The table method has further problems that the system should be exposed to various ambient temperature conditions to obtain data, and that adjustment of the infrared thermographic system requires long time and temperature controlled vessel running expenditures.
The heat source insertion method permits referring to the reference heat source. However, the thermal image of the object under measurement cannot be obtained while the heat source is inserted. Besides, the operation of inserting the heat source with a mechanism based on a motor or the like takes long time, resulting in long thermal image interruption time. A further problem is that insertion of the heat source to be right before the infrared sensor, leads to spoiling of the equivalence of the optical system in the case when the heat source is inserted and in the other case. Therefore, even when the reference heat source is referred to, like the previous two methods, the infrared sensor output is affected by the optical system temperature distribution, and it is necessary to provide similar correction of the infrared sensor output by using a temperature sensor.
In the method disclosed in the Japanese Laid-Open Patent Publication No. 63-163126, since the shutter is inserted between the focusing lens and the two-dimensional infrared sensor, the diameter of the shutter aperture in the open state of the shutter is greater than the diameter of the conical light flux connecting the lens aperture and the focal point of the lens. This is so because the two-dimensional infrared sensor has a predetermined area (i.e., light-receiving area) so that it is necessary to cause the infrared rays from the object under measurement to be incident on the sensor area up to the edge thereof.
Therefore, in the open state of the shutter, an unnecessary infrared flux is incident from the difference area, which corresponds to the difference between the shutter aperture in the open state of the shutter and the diameter of the conical light flux noted above at the shutter position (i.e., a doughnut-like area) in addition to the infrared flux from the object under measurement on the two-dimensional infrared sensor. In the closed state of the shutter, the infrared flux from the shutter in the same field of view as when the shutter is open, is incident on the two-dimensional infrared sensor. It will be seen that the optical equivalence in the open and closed shutter states is lacking, giving rise to an error in the temperature measurement.
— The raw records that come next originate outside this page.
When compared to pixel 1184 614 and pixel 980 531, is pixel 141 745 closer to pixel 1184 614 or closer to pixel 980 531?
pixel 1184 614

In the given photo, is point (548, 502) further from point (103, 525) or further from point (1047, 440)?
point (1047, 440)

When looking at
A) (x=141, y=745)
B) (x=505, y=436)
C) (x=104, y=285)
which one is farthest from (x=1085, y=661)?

In an infrared camera, a phenomenon called shading (temperature gradient) arises, which has nothing to do so the object under measurement but stems from stray light in the camera casing. The shading is such that the infrared energy that is incident on a two-dimensional infrared sensor is increased as one goes from the center toward the edge of the sensor when the ambient temperature is high and reduced as one gores from the center toward the edge of the sensor when the ambient temperature is low, and it is particularly pronounced in non-cooled infrared cameras.
When such a temperature gradient is generated in spite of the fact that intrinsically it should not be present, accurate temperature measurement from infrared image cannot be obtained. Accordingly, the infrared sensor temperature is corrected by removing the effect of the shading.
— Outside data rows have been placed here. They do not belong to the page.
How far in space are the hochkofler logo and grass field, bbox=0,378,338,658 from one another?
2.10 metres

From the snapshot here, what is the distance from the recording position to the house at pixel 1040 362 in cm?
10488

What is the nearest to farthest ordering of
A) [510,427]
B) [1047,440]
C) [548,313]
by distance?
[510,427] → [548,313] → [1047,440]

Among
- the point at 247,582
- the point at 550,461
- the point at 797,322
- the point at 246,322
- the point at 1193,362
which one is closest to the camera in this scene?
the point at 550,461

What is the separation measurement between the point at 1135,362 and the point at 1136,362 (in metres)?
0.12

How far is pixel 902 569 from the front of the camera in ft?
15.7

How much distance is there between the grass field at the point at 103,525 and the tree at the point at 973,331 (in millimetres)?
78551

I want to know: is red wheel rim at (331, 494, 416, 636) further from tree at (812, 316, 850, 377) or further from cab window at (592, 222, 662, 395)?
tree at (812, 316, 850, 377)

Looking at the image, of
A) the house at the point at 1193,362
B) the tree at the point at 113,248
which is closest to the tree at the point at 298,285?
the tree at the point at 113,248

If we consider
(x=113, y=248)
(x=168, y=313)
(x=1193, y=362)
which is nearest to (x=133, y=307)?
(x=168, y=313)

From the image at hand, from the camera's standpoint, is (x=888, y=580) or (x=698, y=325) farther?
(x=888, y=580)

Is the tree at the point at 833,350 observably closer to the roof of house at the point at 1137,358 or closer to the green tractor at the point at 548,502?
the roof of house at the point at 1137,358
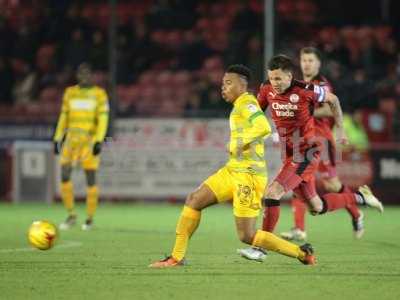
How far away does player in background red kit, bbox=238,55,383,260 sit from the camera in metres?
10.1

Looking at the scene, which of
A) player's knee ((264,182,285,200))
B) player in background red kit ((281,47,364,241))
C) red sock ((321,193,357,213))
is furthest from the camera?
player in background red kit ((281,47,364,241))

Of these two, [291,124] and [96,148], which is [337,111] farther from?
[96,148]

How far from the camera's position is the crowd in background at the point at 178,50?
21.1 metres

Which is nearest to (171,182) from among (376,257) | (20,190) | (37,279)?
(20,190)

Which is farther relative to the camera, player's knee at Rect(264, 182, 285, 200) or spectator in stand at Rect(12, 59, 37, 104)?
spectator in stand at Rect(12, 59, 37, 104)

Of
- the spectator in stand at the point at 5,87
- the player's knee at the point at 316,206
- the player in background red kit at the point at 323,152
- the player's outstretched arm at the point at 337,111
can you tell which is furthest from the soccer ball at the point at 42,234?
the spectator in stand at the point at 5,87

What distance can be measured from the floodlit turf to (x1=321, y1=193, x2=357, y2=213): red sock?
0.47m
In one method of such shading correction, a planar heat source at a uniform temperature is manually disposed in front of a lens, or a cap is fitted on the lens, and correction is made to make the outputs of individual image elements of the two-dimensional infrared sensor to be uniform.
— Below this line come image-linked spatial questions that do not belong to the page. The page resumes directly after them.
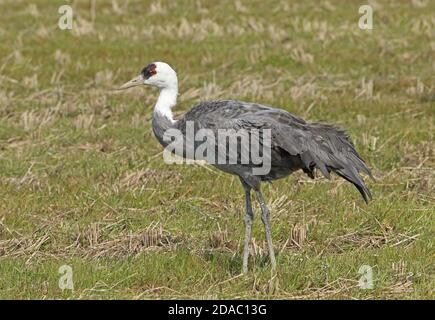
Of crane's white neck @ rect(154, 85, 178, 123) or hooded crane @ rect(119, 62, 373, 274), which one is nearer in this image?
hooded crane @ rect(119, 62, 373, 274)

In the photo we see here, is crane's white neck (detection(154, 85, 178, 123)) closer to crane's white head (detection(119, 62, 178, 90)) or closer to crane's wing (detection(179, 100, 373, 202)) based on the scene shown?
crane's white head (detection(119, 62, 178, 90))

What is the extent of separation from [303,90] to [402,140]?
110 inches

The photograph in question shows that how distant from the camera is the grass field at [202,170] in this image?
21.0 ft

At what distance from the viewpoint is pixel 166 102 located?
7.07m

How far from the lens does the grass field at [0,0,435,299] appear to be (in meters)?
6.41

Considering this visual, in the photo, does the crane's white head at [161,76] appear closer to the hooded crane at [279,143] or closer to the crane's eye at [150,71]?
the crane's eye at [150,71]

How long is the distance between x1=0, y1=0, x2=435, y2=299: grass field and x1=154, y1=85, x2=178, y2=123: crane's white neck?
1.00 m

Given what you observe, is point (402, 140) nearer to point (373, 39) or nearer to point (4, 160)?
point (4, 160)

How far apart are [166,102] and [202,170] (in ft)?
7.53

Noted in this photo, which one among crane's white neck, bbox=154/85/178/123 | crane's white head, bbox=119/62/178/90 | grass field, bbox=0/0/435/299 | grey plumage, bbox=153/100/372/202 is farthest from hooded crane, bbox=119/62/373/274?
grass field, bbox=0/0/435/299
In another method of shading correction, the correction is made by inserting a mechanically driven plate serving as a uniform temperature planar heat source between the lens and the two-dimensional infrared sensor.
However, the former method has a problem that a long time is required for the correction because of the manual setting of the planar heat source. The latter method has a problem that it is impossible to remove the effect of shading which is attributable to the presence of the lens.